Melinda Gates isn’t the kind of billionaire philanthropist who simply signs off on a donation. The former Microsoft General Manager puts boots on the ground in the communities she seeks to help. She comes face-to-face with the people who benefit from the medical care she and her husband, Bill Gates, fund via The Bill and Melinda Gates Foundation – the largest private charity in the world.
People like Meena, a woman who gave birth at one of their health clinics in India’s north in 2010. Speaking to Oprah’s Super Soul Sunday last month, Melinda recalled how she asked this young mother a simple question: ‘Do you want to have more children?’
“Eventually, after a very long pause, she looked up at me and she said, ‘I can’t have anymore children… I don’t have any hope for these two children.

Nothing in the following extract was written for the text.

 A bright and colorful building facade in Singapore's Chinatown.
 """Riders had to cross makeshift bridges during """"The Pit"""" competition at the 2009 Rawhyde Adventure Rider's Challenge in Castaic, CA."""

I have no hope. I can’t hardly feed these kids. My only hope is if you take my two boys home with you.’
“I had to beg her for her forgiveness, and I just said, ‘I just can’t. I am sorry, but I can’t. I have three children of my own at home. I know you love these boys. [But] I can’t.’ It was crushing.”
It was the first time a loving, desperate mother asked Melinda to take her children. But it wasn’t the last.
It’s encounters like this that capture the unique moral dilemma of the uber-rich. Who do you help? Where? And how much?